PAGE EXTRACT ::
Improbably, for a 14-year-old who grew up in the
northern Iraqi city of Kirkuk, it clashed with his
rugby league training.
No matter that Rivan was completely unaware of rugby
of either code before arriving in London roughly
four years ago, or that his chance introduction to
league came well after that. He has adapted to the
alien sport quickly enough to earn a place on one of
the Rugby Football League's elite national training
camps, and now dreams of a professional Super League
career.
Football and volleyball were the main sporting
diversions for Rivan and his brothers at home in
Iraq's fourth largest city, in the desert north of
Baghdad and Tikrit where there were usually more
pressing issues to consider.
"The first rugby I saw was the [union] World Cup,
just on normal TV," he said. "I didn't even know
what league or union was. But rugby league's a
really nice game. You can take your aggression out
and it keeps you fit as well."
"He's got real ability as a second-row, especially
when you think he's still only slight and has plenty
of time to fill out," said Caro Wild, the Rugby
Football League's regional development manager for
London and the south. "There's no question of him
being selected for the national camp, which is for
the best 40 players in the country in each age
group, on sympathy grounds because he's from London
or because of his background in Iraq. He was there
on merit."
Rivan has an understandably teenage vagueness about
the exact circumstances in which he arrived in west
London. "My dad was here for a bit longer, so it was
good when we came - me, my brothers and our mother -
to be with him. All I knew was that we were coming
out to London, a big city and everything. But it's
quite good; they help you out a lot."
He describes himself as a Kurd rather than as an
Iraqi, and he talks in disarmingly fluent English
about the Kurdish people's hopes of independence.
"We've been wanting that for a long time, but
hopefully we'll get it now. It is difficult thinking
about what's happening at home. My grandparents and
a few uncles and aunties still live there and we
speak on the phone about once a month, just to check
up on them. It's good that Saddam's gone now."
That is not the sort of topic that crops up often in
rugby league's elite camps. One of the reasons they
were set up was the chance they provided for
youngsters to mix with their contemporaries from
different areas - for Wiganers to consider the
possibility of socialising with their rivals from St
Helens, for example, or to hear the weird and
wonderful accents from Hull, Cumbria and these days
even London and Wales. But Rivan's selection for the
camp at Mount St Mary's College in Sheffield took
that educational process to an entirely new level.

ENTRIES PROVIDED ::
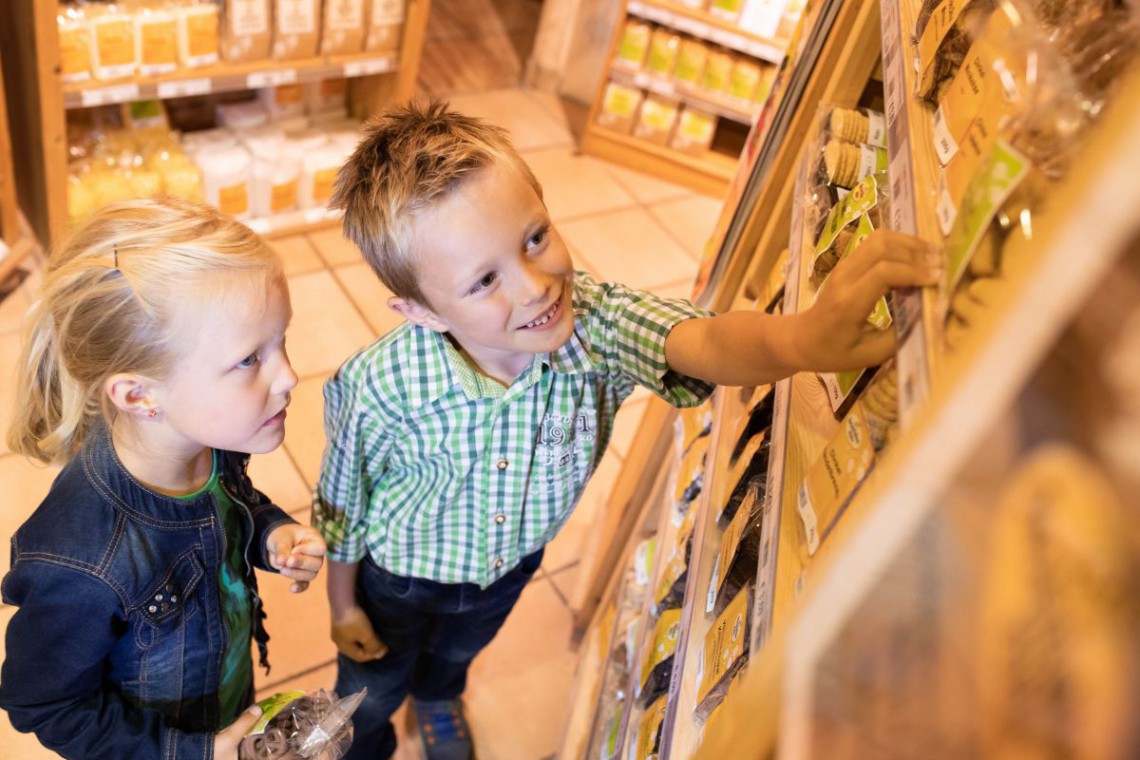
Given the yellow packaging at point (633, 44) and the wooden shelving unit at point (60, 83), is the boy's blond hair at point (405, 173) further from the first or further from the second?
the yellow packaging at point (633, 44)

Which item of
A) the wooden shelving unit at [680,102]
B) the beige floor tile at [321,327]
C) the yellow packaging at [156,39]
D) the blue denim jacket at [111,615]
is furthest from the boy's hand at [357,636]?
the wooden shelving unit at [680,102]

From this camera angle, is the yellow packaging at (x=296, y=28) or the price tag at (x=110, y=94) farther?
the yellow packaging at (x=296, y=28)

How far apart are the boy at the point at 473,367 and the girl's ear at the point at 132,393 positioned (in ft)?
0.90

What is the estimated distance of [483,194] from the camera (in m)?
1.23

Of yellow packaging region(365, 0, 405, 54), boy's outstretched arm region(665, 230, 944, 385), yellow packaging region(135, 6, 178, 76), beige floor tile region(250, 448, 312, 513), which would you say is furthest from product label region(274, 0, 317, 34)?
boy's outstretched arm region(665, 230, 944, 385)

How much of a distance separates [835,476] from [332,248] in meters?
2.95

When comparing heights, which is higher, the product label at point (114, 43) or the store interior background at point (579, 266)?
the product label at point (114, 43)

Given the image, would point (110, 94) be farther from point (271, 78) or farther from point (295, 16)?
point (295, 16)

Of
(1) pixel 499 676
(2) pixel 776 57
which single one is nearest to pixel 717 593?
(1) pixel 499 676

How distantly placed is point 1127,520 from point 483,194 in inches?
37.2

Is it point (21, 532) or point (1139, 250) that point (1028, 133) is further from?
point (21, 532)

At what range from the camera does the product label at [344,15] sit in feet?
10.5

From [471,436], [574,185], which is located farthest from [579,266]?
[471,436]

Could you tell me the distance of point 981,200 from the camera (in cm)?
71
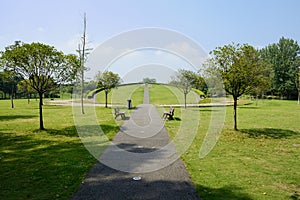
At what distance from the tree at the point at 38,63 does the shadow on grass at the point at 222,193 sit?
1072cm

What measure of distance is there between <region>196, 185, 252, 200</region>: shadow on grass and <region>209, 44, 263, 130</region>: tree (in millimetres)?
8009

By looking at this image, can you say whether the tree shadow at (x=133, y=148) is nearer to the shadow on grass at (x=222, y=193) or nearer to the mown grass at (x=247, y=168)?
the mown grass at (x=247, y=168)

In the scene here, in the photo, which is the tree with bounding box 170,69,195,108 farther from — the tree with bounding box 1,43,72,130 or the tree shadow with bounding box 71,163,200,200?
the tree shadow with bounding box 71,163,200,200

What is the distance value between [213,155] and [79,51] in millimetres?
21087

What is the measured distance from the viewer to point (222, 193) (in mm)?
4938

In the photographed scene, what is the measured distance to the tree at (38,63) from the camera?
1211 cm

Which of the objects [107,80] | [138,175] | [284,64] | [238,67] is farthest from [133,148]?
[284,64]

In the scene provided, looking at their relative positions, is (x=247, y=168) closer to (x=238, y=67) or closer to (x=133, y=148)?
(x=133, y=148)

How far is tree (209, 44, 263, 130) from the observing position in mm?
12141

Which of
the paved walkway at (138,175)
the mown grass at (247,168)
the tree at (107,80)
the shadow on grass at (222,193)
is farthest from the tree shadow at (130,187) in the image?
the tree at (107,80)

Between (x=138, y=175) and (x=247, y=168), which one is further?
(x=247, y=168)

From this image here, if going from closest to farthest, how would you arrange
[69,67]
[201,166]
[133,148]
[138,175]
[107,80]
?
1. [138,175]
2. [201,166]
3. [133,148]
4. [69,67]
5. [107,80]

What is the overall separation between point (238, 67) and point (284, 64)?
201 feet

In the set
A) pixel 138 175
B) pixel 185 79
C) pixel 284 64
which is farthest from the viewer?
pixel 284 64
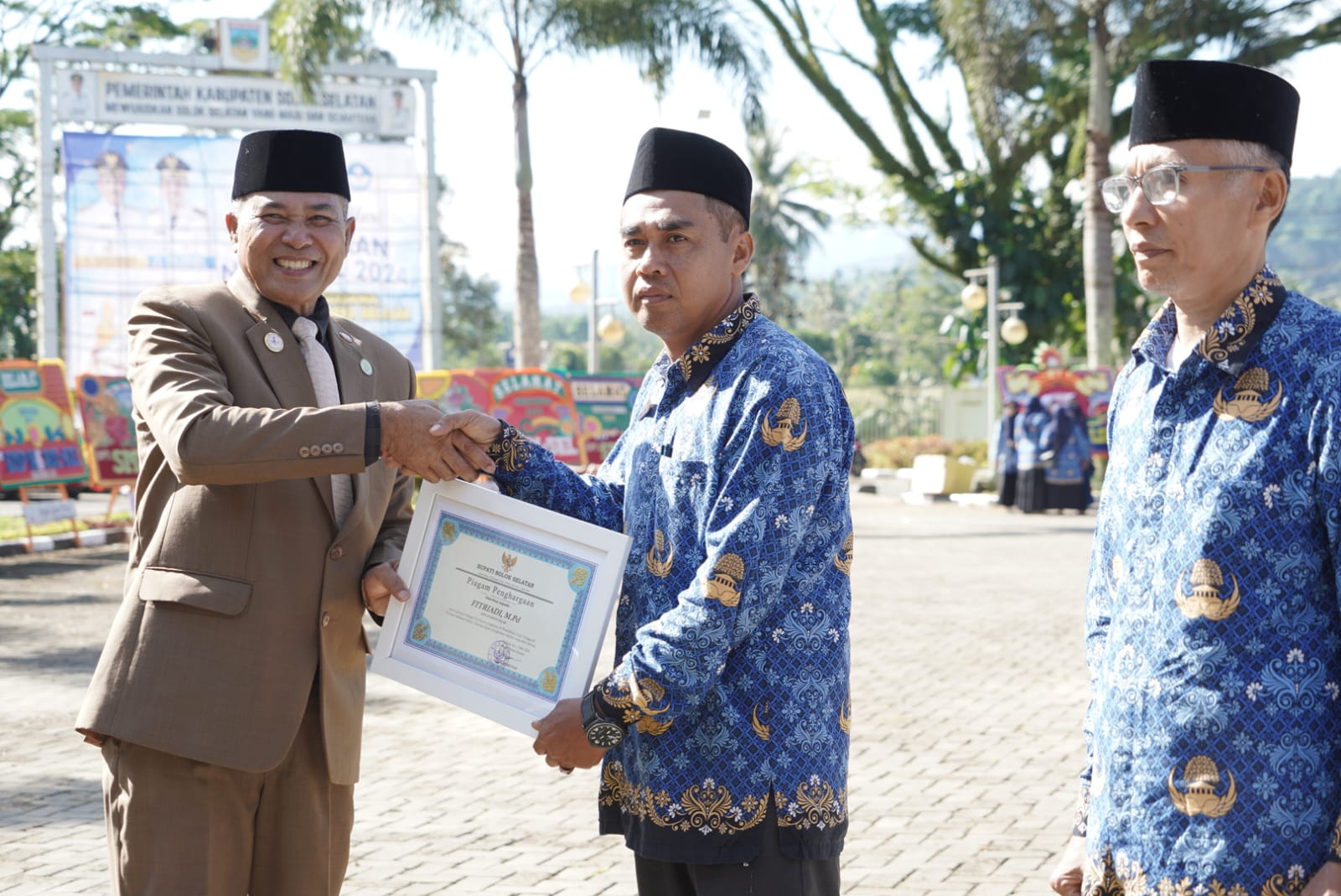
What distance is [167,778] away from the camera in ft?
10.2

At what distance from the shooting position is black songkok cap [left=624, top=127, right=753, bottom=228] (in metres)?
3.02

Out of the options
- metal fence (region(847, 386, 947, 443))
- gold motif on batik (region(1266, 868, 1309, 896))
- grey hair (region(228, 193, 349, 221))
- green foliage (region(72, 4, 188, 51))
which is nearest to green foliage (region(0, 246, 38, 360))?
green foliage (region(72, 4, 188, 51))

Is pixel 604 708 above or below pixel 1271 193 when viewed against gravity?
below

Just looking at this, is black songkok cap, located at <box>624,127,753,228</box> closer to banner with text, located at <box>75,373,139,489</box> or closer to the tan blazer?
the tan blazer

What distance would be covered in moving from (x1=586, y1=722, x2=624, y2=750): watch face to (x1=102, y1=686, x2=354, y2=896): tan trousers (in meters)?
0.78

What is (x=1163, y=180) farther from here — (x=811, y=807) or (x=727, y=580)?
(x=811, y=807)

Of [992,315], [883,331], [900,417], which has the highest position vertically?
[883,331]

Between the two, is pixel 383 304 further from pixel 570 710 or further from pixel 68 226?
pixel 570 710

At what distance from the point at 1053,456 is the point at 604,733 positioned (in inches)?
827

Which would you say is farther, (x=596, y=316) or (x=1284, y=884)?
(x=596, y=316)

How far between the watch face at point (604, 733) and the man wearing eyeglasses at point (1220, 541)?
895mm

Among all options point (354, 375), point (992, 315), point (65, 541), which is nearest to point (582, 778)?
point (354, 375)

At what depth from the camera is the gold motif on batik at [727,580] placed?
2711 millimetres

AIM OF THE EXERCISE :: Please name the place where Rivan's national training camp was held, according to the rugby league article. The items are separate from the rugby league article and are unrelated to it.

THE RESULT :: Mount St Mary's College in Sheffield.